誤嚥性肺炎を防ぐ〜気管に食べ物が行かない姿勢と口を清潔に保つことがポイント〜

 普段は食べ物や飲み物が喉を通る時、自然に気管にフタがされ、食道に行く仕組みになっています。しかし、年を取ると、食べ物や飲み物が喉を通った時にフタをするという反射運動のタイミングがずれて、むせるようになります。また、口の中の汚れを放っておくと、ばい菌が食道ではなく気管に入り、肺に移動してしまうこともあります。菌が肺に行っても抵抗力がある内は平気ですが、免疫力が落ちてきたりすると肺炎や気管支炎を起こしてしまいます。これは誤嚥(ごえん)が原因の肺炎であり「誤嚥性肺炎」と呼ばれています。
 3大死因を患って療養していても、実際、最後は肺炎で亡くなる方が多いようです。これも口の中をきれいにしておけば、防げる可能性があったケースもあるのではないかと考えられます。

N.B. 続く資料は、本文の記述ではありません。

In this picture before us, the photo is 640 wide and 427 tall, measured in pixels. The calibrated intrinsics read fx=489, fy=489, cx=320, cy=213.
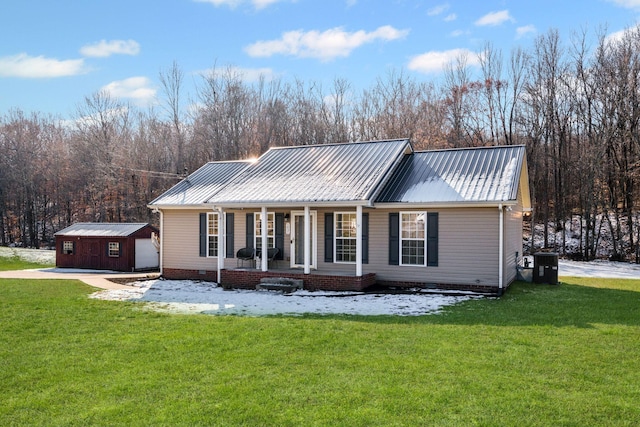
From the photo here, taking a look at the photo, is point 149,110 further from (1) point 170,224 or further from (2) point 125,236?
(1) point 170,224

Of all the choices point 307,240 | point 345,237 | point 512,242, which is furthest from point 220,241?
point 512,242

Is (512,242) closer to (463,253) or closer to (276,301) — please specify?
(463,253)

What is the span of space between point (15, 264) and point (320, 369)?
2260 centimetres

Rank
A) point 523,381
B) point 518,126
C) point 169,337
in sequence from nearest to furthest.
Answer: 1. point 523,381
2. point 169,337
3. point 518,126

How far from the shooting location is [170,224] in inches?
670

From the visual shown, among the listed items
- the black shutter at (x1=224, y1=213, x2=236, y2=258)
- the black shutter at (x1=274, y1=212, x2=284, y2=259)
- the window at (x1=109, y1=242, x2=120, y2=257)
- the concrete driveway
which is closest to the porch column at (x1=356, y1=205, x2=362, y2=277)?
the black shutter at (x1=274, y1=212, x2=284, y2=259)

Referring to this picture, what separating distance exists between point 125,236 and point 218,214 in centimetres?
704

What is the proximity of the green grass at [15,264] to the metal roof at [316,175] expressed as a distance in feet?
41.1

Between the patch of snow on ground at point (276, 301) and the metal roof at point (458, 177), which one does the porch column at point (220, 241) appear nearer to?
the patch of snow on ground at point (276, 301)

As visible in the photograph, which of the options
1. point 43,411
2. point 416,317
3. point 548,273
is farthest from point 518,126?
point 43,411

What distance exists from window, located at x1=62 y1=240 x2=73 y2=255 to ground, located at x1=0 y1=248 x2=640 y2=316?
7.96 metres

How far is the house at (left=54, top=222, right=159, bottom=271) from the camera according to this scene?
20.5 metres

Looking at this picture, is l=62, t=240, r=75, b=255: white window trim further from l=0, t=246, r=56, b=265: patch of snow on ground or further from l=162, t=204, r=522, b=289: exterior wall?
l=162, t=204, r=522, b=289: exterior wall

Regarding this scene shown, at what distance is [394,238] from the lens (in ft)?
45.3
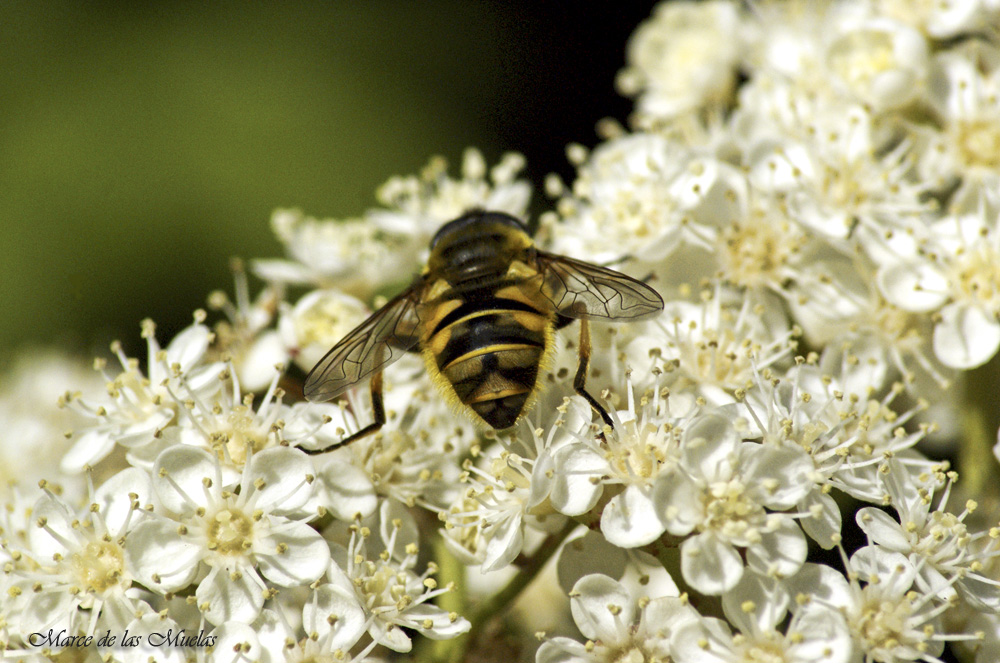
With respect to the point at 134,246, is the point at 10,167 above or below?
above

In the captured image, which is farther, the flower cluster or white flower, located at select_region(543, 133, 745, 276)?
white flower, located at select_region(543, 133, 745, 276)

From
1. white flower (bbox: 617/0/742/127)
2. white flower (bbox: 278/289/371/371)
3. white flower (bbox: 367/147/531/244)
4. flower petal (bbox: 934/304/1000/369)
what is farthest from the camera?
white flower (bbox: 617/0/742/127)

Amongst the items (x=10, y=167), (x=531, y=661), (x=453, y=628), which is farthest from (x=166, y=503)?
(x=10, y=167)

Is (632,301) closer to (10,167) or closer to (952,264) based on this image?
(952,264)

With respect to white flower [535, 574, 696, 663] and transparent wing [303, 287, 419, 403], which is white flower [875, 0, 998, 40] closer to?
transparent wing [303, 287, 419, 403]

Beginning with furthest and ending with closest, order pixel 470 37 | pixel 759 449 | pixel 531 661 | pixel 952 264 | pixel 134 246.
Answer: pixel 470 37
pixel 134 246
pixel 952 264
pixel 531 661
pixel 759 449

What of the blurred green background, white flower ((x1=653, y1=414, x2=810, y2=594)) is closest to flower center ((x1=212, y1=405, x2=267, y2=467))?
white flower ((x1=653, y1=414, x2=810, y2=594))

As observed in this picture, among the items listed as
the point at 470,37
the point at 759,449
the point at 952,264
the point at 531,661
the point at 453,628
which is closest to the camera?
the point at 759,449
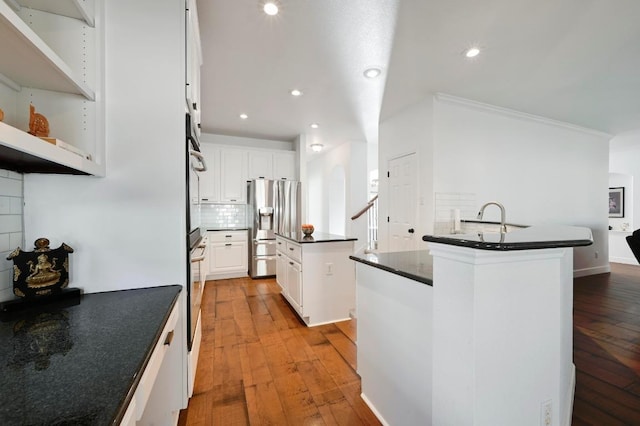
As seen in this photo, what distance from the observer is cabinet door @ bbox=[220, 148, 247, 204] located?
4.75m

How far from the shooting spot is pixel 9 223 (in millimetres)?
1002

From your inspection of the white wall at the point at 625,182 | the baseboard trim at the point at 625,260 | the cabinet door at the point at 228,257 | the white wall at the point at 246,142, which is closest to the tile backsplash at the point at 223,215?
the cabinet door at the point at 228,257

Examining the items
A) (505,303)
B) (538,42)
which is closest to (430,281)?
(505,303)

 食事を、起きた姿勢でしていればそれ程心配はありません。しかし、寝たままの状態や30度以下の姿勢では、食道と気管は並行しているため、気管に行ってしまう例が多く見られます。なるべく食事の時には30度位まで体を起こすことが大切です。また、起きて食事をしたのに、その後すぐ寝かせてしまうと今度は食べたものが胃から逆流してしまいます。逆流したものを誤嚥して肺炎を起こすこともあるので、食べ終わってからもしばらくの間は体を起こしておくなどの注意が必要です。
 誤嚥を予防するためには、口の中の食べかすや細菌を減らすことも大切です。加齢や後遺症、生理的範囲以外でも、寝ている間に誤嚥になる可能性はあります。誤嚥性肺炎を防ぐためにも、寝る前に口の中をきれいにしておくことが重要です。